El doctor inverosímil, Ramón Gómez de la Serna

Novela pu­blicada en 1921. Posteriormente, en 1948, ha aparecido en Buenos Aires y Madrid una nueva edición (3.a), aumentada. El autor, en la lista de sus obras, la considera nove­la grande, por más que, en un principio, la pensara como relato breve, destinado a una colección madrileña, «La Novela de bolsi­llo». En su Automoribundia (1948) cuenta Ramón cómo en 1914 se le ocurrió la idea de El Doctor Inverosímil, «novela curiosa» cuya primera redacción — en «maqueta» — hizo para la citada colección.

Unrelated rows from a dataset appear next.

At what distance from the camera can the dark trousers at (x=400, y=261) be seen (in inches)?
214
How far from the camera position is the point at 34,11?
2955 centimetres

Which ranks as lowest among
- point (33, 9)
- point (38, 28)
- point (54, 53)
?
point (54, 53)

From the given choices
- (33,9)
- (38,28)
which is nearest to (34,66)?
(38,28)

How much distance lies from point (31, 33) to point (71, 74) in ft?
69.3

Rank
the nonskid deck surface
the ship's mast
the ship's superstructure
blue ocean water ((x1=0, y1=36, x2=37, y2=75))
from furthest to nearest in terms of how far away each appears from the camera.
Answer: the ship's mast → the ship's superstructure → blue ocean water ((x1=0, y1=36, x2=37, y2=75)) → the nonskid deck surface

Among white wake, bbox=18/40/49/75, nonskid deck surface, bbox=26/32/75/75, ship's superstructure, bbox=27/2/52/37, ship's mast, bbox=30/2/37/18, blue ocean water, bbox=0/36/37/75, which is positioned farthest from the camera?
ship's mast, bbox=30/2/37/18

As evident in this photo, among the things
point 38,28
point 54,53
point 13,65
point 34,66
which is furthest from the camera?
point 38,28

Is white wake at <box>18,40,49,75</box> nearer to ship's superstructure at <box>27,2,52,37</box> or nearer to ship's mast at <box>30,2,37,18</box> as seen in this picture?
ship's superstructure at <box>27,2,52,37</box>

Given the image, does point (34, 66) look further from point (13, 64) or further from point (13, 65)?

Su estructura novelesca es muy sencilla, pero eficaz. El autor presenta en las primeras páginas al doctor Vivar, en cuya boca aparecen pues­tos los relatos que integran el libro, histo­rias breves de curaciones aparentemente mágicas y reductibles, las más de las ve­ces, a una especie de psicoanálisis lírico, humorístico y cargado de ternura. El Doctor Inverosímil cura a sus pacientes descu­briendo el foco irradiador de sus males: haciendo afeitarse a un hombre cuya insin­ceridad radicaba en sus espesas barbas; devolviendo la juventud a un hombre en­vejecido, al hacerle abandonar un reloj, heredado de su padre, que con sus latidos prolongaba una vida vieja; liberando de su doliente melancolía a una señorita vestida siempre con trajes escoceses, al obligarla a romper con su pasado, hecho de las co­sas rancias que guardaba en su bolsillo, y de sus mismos trajes, etc.

Algunas de estas curaciones dan lugar a algo así como verdaderos cuentos en los que los obje­tos, las cosas —guantes viejos, cajas de música, complicados juguetes infantiles, espejos, jarrones de flores, termómetros — desempeñan importantes papeles. Otras pá­ginas de El Doctor Inverosímil equivalen a auténticas greguerías (v. Greguerías), sobre todo los «Etcéteras finales», entre los que aparecen frases como ésta: «De mirar las estrellas vienen las viruelas». El Doctor in­verosímil ha sido traducido al francés, al italiano y al polaco.